Hot Rolled Futures: $500/ton HRC Now a Thing of the Past?

Written by Spencer Johnson

The following article is written by Spencer Johnson of FC Stone LLC. With six years of experience, Spencer provides his customers strategic and tactical advice on protecting themselves against commodity price volatility in the steel markets. Spencer will rotate weekly futures articles with Andre Marshall of Crunch Risk, LLC. Spencer can be reached at spencer.johnson@intlfcstone.com.

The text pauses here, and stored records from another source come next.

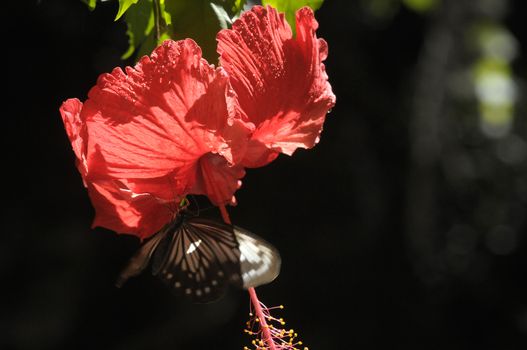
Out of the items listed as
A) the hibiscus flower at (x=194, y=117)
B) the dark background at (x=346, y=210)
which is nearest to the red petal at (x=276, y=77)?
the hibiscus flower at (x=194, y=117)

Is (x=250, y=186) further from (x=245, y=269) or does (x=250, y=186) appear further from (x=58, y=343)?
(x=245, y=269)

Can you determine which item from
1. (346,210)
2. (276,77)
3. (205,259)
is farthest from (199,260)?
(346,210)

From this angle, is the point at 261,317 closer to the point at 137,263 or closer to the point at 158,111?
the point at 137,263

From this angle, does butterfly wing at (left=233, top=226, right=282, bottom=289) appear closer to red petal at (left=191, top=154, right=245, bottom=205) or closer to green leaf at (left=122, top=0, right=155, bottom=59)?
red petal at (left=191, top=154, right=245, bottom=205)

We certainly hope the answer to our article title is a resounding “No!”. And the reality is that is of course we will at some point see $500/ton HRC again, but the question is both when and why? The futures market has been asked that first question, and its current answer is “not any time before 2017”. Indeed the forward curve flattens dramatically once you get into the 2016 months with all of April 2016 and beyond valued nearly at par with Q1. Here is how it shapes up:

So in addition to the outlook dimming for 2016, the oversupply in the current spot market has clearly weighed on the nearby valuations as well. $490/ton seemed reasonable for September in the immediate wake of trade cases, but as is now abundantly clear, any upside we saw on the back of those announcements has faded quickly and dramatically. This is because those cases cannot create new orders for US mills in the near term, and that looks like it is going to be a problem.

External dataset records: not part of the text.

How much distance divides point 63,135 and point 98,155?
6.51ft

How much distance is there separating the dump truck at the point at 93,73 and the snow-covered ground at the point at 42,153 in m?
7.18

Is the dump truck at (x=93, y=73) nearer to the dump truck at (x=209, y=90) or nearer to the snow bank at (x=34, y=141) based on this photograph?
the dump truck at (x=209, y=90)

July imports picked back up again, with CRC and HDG orders leading the way to a 2.94 million ton import month. That is up a solid 4.6% from a rather low June total. But imports aren’t the only problem of course; in the same month a year ago, the US imported 16% more tonnage than it did in July of this year. The spot price in July of last year you may be wondering? Last July spot was trading around $670/ton, over $200/ton higher than the current spot price. Despite the low overall July import totals, traders will still likely look at a 26% month on month increase in cold rolled and HDG and wonder if maybe the mills shouldn’t have just named every nation on earth in their trade case filings.

Even if they had named every nation, would that really have been enough? Probably not for some products, take for example OCTG. With crude oil continuing to see profound weakness (settling at just $38.60/bbl last night, though this will be up to nearly $43/bbl today) investment in any kind of energy projects in this part of the world would seem to be a virtual impossibility and thus demand for OCTG products is likely to remain dismal for the foreseeable future.

All this doom and gloom brings us back to the second part of our lead question. If the “when” of $500/ton HRC is presumably far off, what is the “why” that will get us there? Trade cases are a helpful start, but the market is clearly demanding more. One potential scenario would be a world where trade cases have dramatically limited import options, and stockists find themselves overly lean on inventory in the face of a potential run up in demand. It wouldn’t be the first time we saw that scenario play out, and we can expect mills to be VERY eager with their price hikes in that hypothetical context. Another scenario would be a brutally cold winter, and thus a potential replay of iced over Great Lakes keeping iron ore from key mills. These things may seem like longshots to some, but they are entirely possible and we have seen them play out in the recent past. The tough thing about those kind of events? It’s tough to effectively price them into the futures market when their probability is uncertain and the certainty of the current market’s weakness is all too abundant.

Comments in this article are market commentary and are not to be construed as market advice. Trading is risky and not suitable for all individuals.